Now 30 years down the line, Brook and his co-director Marie-Hélène Estienne have returned to the prodigious story of the warring brothers with their play BATTLEFIELD. The play unlike its monumental predecessor runs for a little over an hour. Last week it had its Indian premiere at the NCPA.
The NCPA slotted a number of shows over a full week, no doubt anticipating that the event would generate a lot of buzz and audience footfall. Yet this international theatre event could be one of the theatre's worst shows ever. Abysmal may be one word to describe it.
Narrative-dialogic theatre in a simple staging has great strength as even some of the best Indian theatre productions have shown time and again. Indian theatre in fact is immersed in this tradition.
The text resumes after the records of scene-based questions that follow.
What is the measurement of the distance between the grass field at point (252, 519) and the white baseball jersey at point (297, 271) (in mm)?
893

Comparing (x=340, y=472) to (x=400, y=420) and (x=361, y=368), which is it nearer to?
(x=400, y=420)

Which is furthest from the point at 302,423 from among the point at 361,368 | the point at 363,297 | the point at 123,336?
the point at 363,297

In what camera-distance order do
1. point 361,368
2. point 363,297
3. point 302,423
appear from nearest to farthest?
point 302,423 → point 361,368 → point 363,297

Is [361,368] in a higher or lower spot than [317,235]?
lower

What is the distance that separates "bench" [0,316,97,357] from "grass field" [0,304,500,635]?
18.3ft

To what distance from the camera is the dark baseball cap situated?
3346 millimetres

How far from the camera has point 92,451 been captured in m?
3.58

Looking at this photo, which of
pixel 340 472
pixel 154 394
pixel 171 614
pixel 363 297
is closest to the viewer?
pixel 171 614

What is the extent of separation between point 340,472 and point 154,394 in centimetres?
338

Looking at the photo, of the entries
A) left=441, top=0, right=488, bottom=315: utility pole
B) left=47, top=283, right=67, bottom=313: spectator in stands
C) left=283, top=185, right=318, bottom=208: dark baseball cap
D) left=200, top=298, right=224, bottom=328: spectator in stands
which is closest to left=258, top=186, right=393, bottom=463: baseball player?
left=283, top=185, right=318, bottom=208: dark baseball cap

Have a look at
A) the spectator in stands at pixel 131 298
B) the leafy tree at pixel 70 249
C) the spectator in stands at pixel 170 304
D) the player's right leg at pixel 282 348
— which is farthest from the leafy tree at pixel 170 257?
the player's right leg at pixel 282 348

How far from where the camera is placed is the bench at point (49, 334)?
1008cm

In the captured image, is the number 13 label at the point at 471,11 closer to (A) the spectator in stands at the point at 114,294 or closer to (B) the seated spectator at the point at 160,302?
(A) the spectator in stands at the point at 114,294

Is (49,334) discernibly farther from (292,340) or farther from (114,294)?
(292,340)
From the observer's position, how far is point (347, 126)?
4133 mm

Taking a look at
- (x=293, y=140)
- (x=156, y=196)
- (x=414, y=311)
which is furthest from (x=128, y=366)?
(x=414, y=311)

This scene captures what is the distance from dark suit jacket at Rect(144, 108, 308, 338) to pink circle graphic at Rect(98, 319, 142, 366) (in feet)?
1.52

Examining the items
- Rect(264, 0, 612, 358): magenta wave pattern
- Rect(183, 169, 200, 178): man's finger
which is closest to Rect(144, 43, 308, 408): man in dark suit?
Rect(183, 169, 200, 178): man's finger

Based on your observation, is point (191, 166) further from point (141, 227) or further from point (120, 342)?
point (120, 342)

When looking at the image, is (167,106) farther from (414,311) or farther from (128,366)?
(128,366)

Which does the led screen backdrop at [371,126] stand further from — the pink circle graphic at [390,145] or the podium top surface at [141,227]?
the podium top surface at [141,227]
BATTLEFIELD is a classic example echoing this form in which the performers hold the key. It is precisely in this instance that the production thoroughly disappoints first and foremost. None of the actors sensitise us. We are left cold.
The play focuses on the aftermath of the great fratricidal war in which the eldest Pandava Yudhisthira goes through intense internal turmoil of killing his own kith and kin. Dhritrashtra and Krishna console him and tell him that he has fought a just war. Kunti, his mother, tells him about Karna and why he should not be despised.
Beyond Yudhisthira's moral conflict, a greater philosophy is at work. It seeks to go beyond the binaries of good and evil and just and unjust, yet the performance is unable to distill this in any remarkable manner. Essential philosophical truths have a timeless quality and The Mahabharata is a very good example. But these precious truths just pass us by.
BATTLEFIELD also seeks to underline the moral lessons through parables that the dying Bhishma tells Yudhisthira. In performance they crumble into amateurish theatrics. The minimalist staging has no character either and remains token.
Simplicity in the theatre can be a great virtue. It allows for subtlety and refinement. Brook is a veteran at his art. It is a great pity therefore that in this undertaking, the simple does not convey the essence, nor does it make it contemporary in any resonant fashion. The moral quandaries postulated by the Mahabharata remain relevant even in our times but they can also be easily generalised. It is up to the more solid artistic enterprise to peel off the layers of gross generalisations.
Brook and his co-director, I feel sorry to say, have delivered a singularly superficial and an uninspiring production; the only saving grace being the live drumming by Toshi Tsuchitori. Tsuchitori's music restores the limp production and gives it a touch of nobility.